■ **Vorliegender Text**:
━━━━
Württembergischer Kunstverein
Im Feuerwerk der Verstrickungen
In vier „Konstellationen“ nähert sich der Württembergische Kunstverein Stuttgart der eigenen Geschichte. „Konstellation 2“ setzt das Prinzip der Überforderung fort. Passt das?

© wkv stuttgart
Iris Dressler und Hans D. Christ leiten gemeinsam den Württembergischen Kunstverein Stuttgart
Von Nikolai B. Forstbauer
Wo und womit beginnt eine Ausstellung zeitgenössischer Kunst? Auch danach fragen Iris Dressler und Hans D. Christ, wenn sie als Leitungsduo des Württembergischen Kunstvereins Stuttgart über sich ständig erweiternde Blicke zurück in die 2027 200-jährige Kunstvereinsgeschichte ein Feuerwerk der Verstrickungen zünden. Monarchie, Kolonialismus, Nationalismus und Nationalsozialismus sind Stichworte, die eine Gegenrede provozieren. Dressler und Christ benennen drei Eckpunkte: „die Konstitution des (weißen, männlichen) Bürgers als Souverän, der Freiheit der Kunst und der Nationenbildung“.
━━━━
Schreib aus dem Text über den Württembergischen Kunstverein genau den Teil ab, der bei den Worten „Württembergischer Kunstverein“ anfängt und nach „fort. Passt das?“ aufhört.

■ **Gegebene Zeilen**:
━━━━
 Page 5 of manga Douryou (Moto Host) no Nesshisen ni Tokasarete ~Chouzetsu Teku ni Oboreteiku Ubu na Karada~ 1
━━━━
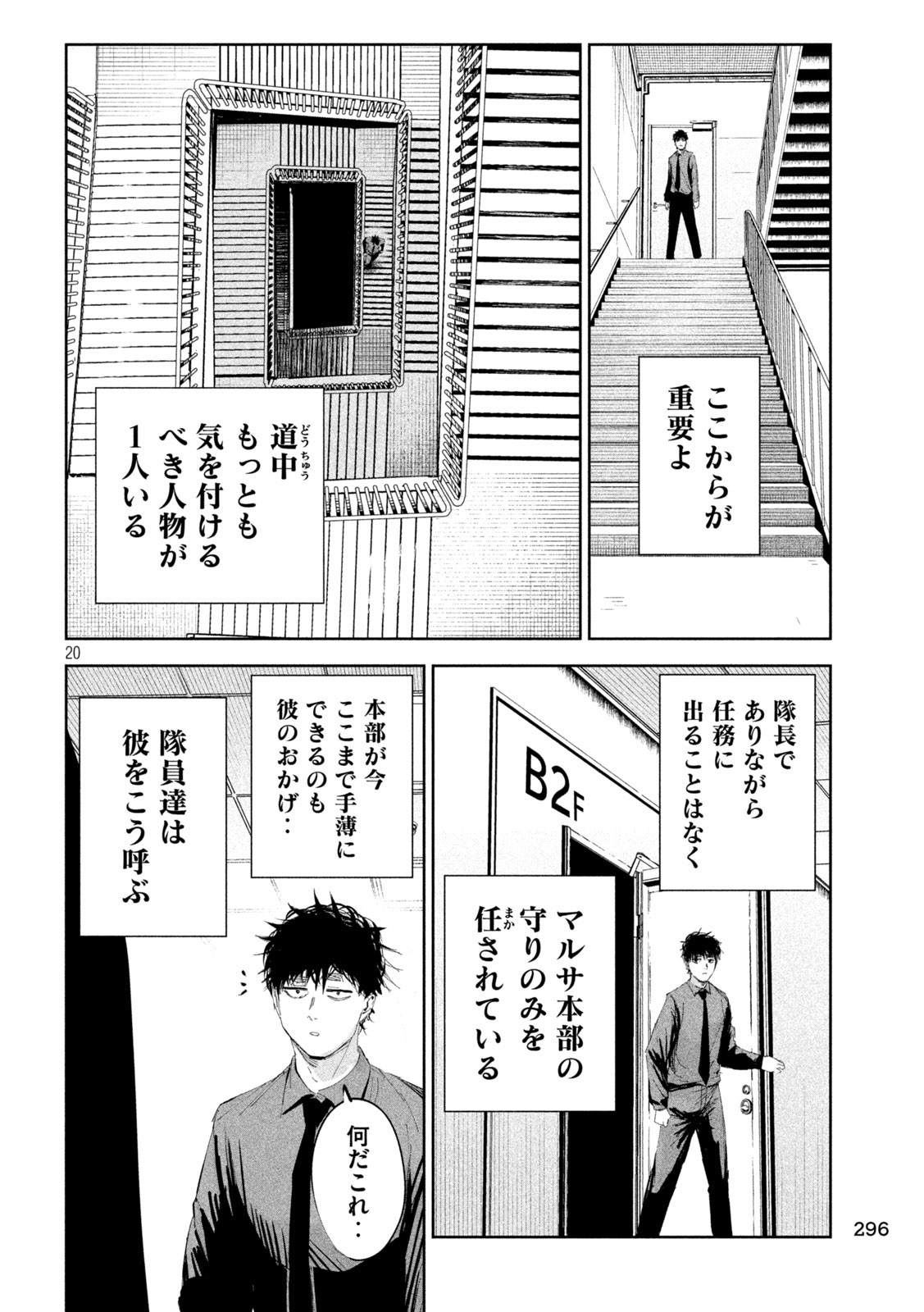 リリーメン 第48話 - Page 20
━━━━
■ **Lösung**:
Württembergischer Kunstverein
Im Feuerwerk der Verstrickungen
In vier „Konstellationen“ nähert sich der Württembergische Kunstverein Stuttgart der eigenen Geschichte. „Konstellation 2“ setzt das Prinzip der Überforderung fort. Passt das?